■ **Given passage**:

******************************

The following are all in /usr/local/hbase/conf

hbase-env.sh

Again, just need to set up JAVA_HOME:

...
# The java implementation to use.  Required.
# export JAVA_HOME=/usr/lib/j2sdk1.5-sun
export JAVA_HOME=/usr/lib/jvm/java-6-sun
...

For the Macintosh:

export JAVA_HOME=/System/Library/Frameworks/JavaVM.framework/Versions/Current

hbase-site.xml

Here is where I wanted to give a FQDN for the host that is the hbase.master, but had to use an IP address instead.

<?xml version="1.0"?>
<?xml-stylesheet type="text/xsl" href="configuration.xsl"?>
<configuration>
  <property>
    <name>hbase.rootdir</name>
    <value>hdfs://localhost:54310/hbase</value>
    <description>The directory shared by region servers.
    Should be fully-qualified to include the filesystem to use.
    E.g: hdfs://NAMENODE_SERVER:PORT/HBASE_ROOTDIR
    </description>
  </property>

  <property>
    <name>hbase.master</name>
    <value>192.168.10.50:60000</value>
    <description>The host and port that the HBase master runs at.
    </description>
  </property>
</configuration>

Formatting the Name Node

You must do this as the same user as will be running the daemon (hadoop)

su hadoop -s /bin/sh -c /usr/local/hadoop/bin/hadoop namenode -format

on the Mac:

/usr/bin/su _hadoop /usr/local/hadoop/bin/hadoop namenode -format

Setup passphraseless ssh

Now check that you can ssh to the localhost without a passphrase:

su - hadoop
ssh localhost

If you cannot ssh to localhost without a passphrase, execute the following commands (as haddop):

$ ssh-keygen -t dsa -P '' -f ~/.ssh/id_dsa
$ cat ~/.ssh/id_dsa.pub >> ~/.ssh/authorized_keys

Ubuntu /etc/init.d style startup scripts

I scoured the InterTubes for example hadoop/hbase startup scripts and found absolutely none! I ended up creating a minimal one that is so far only suited for the Pseudo-Distributed Operation mode as it just calls the start-all / stop-all scripts.

******************************

■ **Excerpted data**:

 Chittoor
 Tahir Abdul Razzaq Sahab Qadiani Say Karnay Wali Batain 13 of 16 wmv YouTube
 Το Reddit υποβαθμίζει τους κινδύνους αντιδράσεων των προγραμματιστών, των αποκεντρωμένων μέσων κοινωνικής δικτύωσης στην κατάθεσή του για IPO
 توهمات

******************************

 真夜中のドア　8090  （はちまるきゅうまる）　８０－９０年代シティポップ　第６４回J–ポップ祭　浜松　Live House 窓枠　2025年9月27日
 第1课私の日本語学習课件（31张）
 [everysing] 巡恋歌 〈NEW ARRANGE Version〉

******************************

■ **List of tasks**:
a) In the HBase setup text, as which user must the name node be formatted?
b) Rewrite everything in the HBase setup text from "Should be fully-qualified" down to "master runs at.", with "filesystem" replaced by "file system".

■ **Completed exercise**:
a) As the same user that will run the daemon, hadoop.

b)
Should be fully-qualified to include the file system to use.
    E.g: hdfs://NAMENODE_SERVER:PORT/HBASE_ROOTDIR
    </description>
  </property>

  <property>
    <name>hbase.master</name>
    <value>192.168.10.50:60000</value>
    <description>The host and port that the HBase master runs at.